-- The input start --

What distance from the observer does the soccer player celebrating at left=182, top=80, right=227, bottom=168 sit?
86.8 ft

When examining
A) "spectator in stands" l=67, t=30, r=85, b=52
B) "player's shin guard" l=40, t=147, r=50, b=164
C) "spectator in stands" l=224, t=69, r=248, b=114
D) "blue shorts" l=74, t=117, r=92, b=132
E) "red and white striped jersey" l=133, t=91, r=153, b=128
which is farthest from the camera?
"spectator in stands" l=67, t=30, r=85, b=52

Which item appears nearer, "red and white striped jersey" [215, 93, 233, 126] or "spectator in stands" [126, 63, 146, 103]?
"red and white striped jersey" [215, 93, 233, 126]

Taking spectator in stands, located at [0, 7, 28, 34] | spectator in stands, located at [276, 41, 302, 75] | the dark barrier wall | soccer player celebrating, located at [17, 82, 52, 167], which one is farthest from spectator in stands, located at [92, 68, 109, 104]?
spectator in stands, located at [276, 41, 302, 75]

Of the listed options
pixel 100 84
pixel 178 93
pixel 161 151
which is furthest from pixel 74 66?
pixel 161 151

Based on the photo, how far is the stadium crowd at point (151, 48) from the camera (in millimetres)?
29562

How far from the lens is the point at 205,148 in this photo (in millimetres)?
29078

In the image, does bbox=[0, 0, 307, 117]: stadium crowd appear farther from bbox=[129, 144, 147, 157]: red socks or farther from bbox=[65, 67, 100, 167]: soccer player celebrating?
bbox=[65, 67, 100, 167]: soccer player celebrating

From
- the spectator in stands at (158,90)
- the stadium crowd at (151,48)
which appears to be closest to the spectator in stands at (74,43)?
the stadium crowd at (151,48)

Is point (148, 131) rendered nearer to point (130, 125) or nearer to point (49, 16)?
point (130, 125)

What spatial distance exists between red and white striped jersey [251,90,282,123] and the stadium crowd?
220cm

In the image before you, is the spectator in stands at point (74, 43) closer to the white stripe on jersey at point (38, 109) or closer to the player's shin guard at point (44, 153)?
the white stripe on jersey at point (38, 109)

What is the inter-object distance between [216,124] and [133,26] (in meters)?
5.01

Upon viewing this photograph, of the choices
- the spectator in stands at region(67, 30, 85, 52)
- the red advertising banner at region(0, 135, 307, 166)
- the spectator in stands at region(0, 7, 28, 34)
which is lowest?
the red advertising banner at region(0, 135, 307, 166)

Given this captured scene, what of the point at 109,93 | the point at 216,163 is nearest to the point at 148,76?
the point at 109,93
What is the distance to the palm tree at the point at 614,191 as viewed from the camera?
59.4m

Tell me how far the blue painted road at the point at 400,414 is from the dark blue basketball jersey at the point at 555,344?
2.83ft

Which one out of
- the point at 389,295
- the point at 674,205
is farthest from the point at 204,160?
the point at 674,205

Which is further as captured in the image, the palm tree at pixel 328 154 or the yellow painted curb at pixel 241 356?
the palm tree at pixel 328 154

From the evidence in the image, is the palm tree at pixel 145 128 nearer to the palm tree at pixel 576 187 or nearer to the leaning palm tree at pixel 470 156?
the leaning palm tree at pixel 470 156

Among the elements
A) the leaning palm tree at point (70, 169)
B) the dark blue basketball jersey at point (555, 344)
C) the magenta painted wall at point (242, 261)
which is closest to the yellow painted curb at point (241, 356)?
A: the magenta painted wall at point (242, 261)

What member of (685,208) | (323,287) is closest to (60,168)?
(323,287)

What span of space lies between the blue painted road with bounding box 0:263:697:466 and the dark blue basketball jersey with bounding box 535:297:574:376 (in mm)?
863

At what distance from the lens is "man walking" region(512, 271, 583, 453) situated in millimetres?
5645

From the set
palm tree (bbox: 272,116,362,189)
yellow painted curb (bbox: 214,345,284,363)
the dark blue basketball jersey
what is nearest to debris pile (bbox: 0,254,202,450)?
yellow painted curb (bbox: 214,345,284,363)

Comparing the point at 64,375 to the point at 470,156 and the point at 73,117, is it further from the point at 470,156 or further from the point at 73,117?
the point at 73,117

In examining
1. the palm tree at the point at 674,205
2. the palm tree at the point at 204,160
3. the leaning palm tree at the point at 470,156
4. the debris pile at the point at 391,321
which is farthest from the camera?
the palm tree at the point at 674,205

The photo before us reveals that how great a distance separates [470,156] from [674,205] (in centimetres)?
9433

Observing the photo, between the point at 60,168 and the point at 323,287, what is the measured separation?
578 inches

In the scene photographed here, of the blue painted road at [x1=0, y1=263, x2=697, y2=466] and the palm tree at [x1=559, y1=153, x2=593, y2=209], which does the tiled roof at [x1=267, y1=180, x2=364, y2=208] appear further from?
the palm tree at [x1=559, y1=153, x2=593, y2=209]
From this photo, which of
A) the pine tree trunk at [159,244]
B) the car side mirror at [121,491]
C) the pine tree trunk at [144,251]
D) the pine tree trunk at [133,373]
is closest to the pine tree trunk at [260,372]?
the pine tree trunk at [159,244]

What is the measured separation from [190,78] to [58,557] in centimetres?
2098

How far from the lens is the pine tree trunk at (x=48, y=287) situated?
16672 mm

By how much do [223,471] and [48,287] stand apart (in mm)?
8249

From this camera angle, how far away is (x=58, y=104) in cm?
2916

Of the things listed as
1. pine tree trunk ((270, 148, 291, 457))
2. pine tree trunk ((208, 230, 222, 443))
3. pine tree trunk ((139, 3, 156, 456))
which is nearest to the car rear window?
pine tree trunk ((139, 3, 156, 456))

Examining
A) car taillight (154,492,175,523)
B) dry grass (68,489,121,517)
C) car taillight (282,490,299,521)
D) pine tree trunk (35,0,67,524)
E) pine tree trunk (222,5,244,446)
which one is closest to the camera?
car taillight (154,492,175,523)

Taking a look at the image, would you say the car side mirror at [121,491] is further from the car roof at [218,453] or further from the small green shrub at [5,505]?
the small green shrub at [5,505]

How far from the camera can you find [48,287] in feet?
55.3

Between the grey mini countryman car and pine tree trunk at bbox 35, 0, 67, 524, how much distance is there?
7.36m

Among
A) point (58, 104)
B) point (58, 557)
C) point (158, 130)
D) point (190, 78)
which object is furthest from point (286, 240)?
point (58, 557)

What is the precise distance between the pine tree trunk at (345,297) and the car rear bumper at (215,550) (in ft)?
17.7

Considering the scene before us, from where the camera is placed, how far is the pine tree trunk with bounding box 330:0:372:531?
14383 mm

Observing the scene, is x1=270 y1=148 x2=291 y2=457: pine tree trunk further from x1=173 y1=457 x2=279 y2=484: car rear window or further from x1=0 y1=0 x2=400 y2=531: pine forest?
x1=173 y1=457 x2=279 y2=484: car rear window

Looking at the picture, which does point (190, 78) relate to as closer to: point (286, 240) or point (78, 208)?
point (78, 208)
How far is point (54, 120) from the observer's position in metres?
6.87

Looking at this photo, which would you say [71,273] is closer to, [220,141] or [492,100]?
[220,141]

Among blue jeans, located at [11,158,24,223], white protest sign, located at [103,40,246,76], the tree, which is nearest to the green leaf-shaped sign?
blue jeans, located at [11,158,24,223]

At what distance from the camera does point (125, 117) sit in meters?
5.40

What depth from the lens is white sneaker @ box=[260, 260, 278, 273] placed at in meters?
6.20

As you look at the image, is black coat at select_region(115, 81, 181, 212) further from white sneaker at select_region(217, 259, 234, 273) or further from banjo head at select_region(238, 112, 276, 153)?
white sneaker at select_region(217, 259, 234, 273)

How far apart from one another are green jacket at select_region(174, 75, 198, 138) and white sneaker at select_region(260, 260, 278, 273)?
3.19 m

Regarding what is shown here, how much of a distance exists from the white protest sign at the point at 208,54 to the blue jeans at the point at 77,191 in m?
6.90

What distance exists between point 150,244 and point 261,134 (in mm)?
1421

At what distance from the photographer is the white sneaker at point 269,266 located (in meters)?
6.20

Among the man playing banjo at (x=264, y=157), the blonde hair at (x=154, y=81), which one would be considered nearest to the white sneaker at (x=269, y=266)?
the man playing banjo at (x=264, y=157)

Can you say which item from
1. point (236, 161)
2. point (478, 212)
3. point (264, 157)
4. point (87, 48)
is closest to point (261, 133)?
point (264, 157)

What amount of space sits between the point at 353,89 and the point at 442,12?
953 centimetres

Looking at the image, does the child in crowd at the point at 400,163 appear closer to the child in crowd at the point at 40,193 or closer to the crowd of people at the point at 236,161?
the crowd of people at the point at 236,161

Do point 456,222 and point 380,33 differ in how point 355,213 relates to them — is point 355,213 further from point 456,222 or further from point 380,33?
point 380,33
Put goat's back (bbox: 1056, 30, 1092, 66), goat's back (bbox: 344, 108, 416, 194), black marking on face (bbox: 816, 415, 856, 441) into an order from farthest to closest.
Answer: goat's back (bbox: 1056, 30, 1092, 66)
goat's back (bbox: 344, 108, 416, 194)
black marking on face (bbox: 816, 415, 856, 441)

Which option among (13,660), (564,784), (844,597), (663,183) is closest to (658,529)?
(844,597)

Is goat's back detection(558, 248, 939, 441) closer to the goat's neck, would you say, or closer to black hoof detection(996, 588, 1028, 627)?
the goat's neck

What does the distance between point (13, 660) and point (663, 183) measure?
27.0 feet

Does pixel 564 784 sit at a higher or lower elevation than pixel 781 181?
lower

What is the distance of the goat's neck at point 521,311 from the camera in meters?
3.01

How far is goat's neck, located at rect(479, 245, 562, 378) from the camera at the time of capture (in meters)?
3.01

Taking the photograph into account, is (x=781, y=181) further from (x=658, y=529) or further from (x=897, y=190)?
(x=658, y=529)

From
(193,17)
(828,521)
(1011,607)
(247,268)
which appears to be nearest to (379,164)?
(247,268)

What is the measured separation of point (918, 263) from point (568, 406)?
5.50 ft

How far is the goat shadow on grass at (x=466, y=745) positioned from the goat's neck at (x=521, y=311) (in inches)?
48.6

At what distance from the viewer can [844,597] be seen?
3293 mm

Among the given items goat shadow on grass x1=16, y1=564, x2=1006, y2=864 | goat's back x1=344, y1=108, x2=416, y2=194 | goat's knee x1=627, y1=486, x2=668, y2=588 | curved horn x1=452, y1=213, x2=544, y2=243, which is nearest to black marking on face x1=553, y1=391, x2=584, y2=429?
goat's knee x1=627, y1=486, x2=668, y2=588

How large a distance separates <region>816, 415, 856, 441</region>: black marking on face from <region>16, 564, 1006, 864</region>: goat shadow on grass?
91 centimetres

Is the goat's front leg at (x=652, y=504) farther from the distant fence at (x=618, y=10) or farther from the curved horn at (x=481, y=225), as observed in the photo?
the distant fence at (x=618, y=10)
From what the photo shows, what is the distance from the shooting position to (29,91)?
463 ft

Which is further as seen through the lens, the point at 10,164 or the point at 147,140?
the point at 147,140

-- The input end --

## Problem description
Rewrite the records from the line containing "What is the measured separation of" through the end, replacing "curved horn" with "curled horn" and leaving everything else the same.

## Task result
What is the measured separation of point (918, 263) from point (568, 406)?
5.50 ft

How far is the goat shadow on grass at (x=466, y=745) positioned from the goat's neck at (x=521, y=311) (in inches)?
48.6

At what distance from the viewer can [844,597] be seen?
3293 mm

Among the given items goat shadow on grass x1=16, y1=564, x2=1006, y2=864 | goat's back x1=344, y1=108, x2=416, y2=194 | goat's knee x1=627, y1=486, x2=668, y2=588 | curled horn x1=452, y1=213, x2=544, y2=243, which is nearest to black marking on face x1=553, y1=391, x2=584, y2=429?
goat's knee x1=627, y1=486, x2=668, y2=588

How large a distance separates <region>816, 415, 856, 441</region>: black marking on face from <region>16, 564, 1006, 864</region>: goat shadow on grass?
91 centimetres

Is the goat's front leg at (x=652, y=504) farther from the distant fence at (x=618, y=10) or farther from the curled horn at (x=481, y=225), as observed in the photo?
the distant fence at (x=618, y=10)
From what the photo shows, what is the distance from the shooting position to (29,91)?
463 ft

Which is further as seen through the lens, the point at 10,164 or the point at 147,140?
the point at 147,140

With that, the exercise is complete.